**** DOCUMENT PASSAGE ****
On the other side of town a mysterious looking car pulls up at a corner. The driver reads the street names, marks the spot on a map, then snaps on a complicated looking receiving set hung from the roof behind his seat. No sound comes forth. Instead, the needles of two meters swing across the scales. Rotating the loop aerial protruding through the roof, the driver secures maximum reading, makes a note of it, then goes on down the street.

Two cars containing field intenstity meters

At six o'clock the transmitter operator shuts off the gasoline engine. The driver of the car watches his meters slowly settle to zero, writes "finished" to the log, then heads across town to pick up the operator.

Thus is completed the first important step in building a new radio broadcast station.

Ten years ago it was customary to locate a transmitter on top of the highest building in town. Today the practice is to have the studio in town and the sending equipment as far out in the country as possible. This is because facts are known about radio now, which were not known ten years ago. One of the most startling is that the steel tower makes a better radiating antenna than the wires it formerly supported. With this fact proved, the whole structure of radio transmitters became subject to controversy, and as a result better and more efficient broadcasting stations are in existence today than ever before.
****
→ WHAT IS NEEDED
Reproduce the passage on radio station transmitters word for word, starting with "Ten years ago it" and going on through "than ever before.". The data has no connection to the passage on radio station transmitters.
**** GIVEN MATERIAL ****
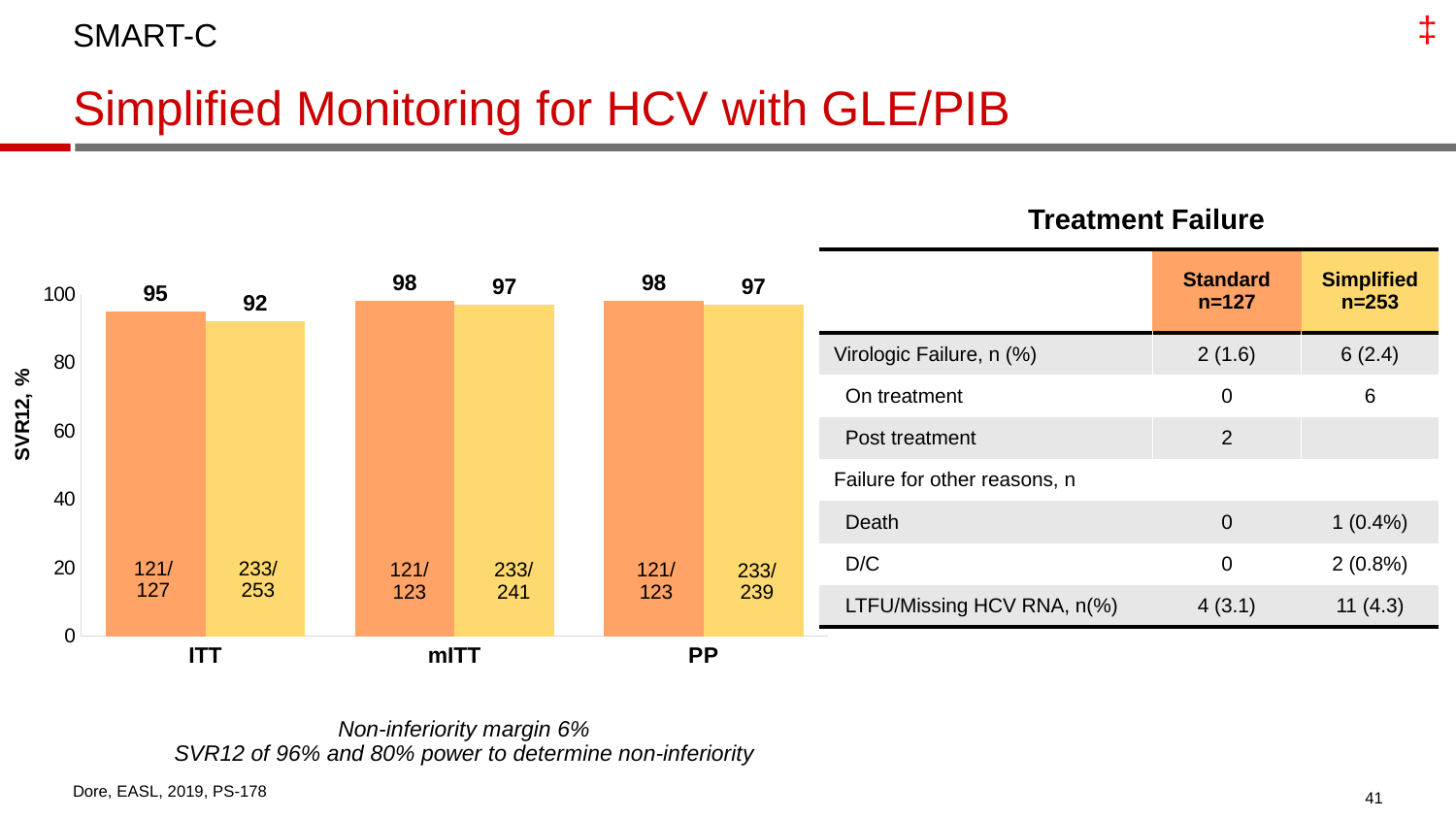
What is the SVR12 value shown on the orange bar for mITT? 98 What is the SVR12 value shown on the orange bar for ITT? 95 What fraction is printed inside the yellow bar for mITT? 233/241 Which category has the lowest SVR12 value on the yellow bars? ITT What is the label of the y axis of the bar chart? SVR12, % For PP, which bar is larger, the orange bar or the yellow bar? orange bar What is the SVR12 value shown on the yellow bar for PP? 97 What kind of chart is shown on the slide? bar chart What is the difference between the orange and yellow bar values for ITT? 3 What fraction is printed inside the orange bar for ITT? 121/127 How many categories are shown on the x axis of the bar chart? 3 What is the SVR12 value shown on the yellow bar for ITT? 92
****
→ RESPONSE AREA
Ten years ago it was customary to locate a transmitter on top of the highest building in town. Today the practice is to have the studio in town and the sending equipment as far out in the country as possible. This is because facts are known about radio now, which were not known ten years ago. One of the most startling is that the steel tower makes a better radiating antenna than the wires it formerly supported. With this fact proved, the whole structure of radio transmitters became subject to controversy, and as a result better and more efficient broadcasting stations are in existence today than ever before.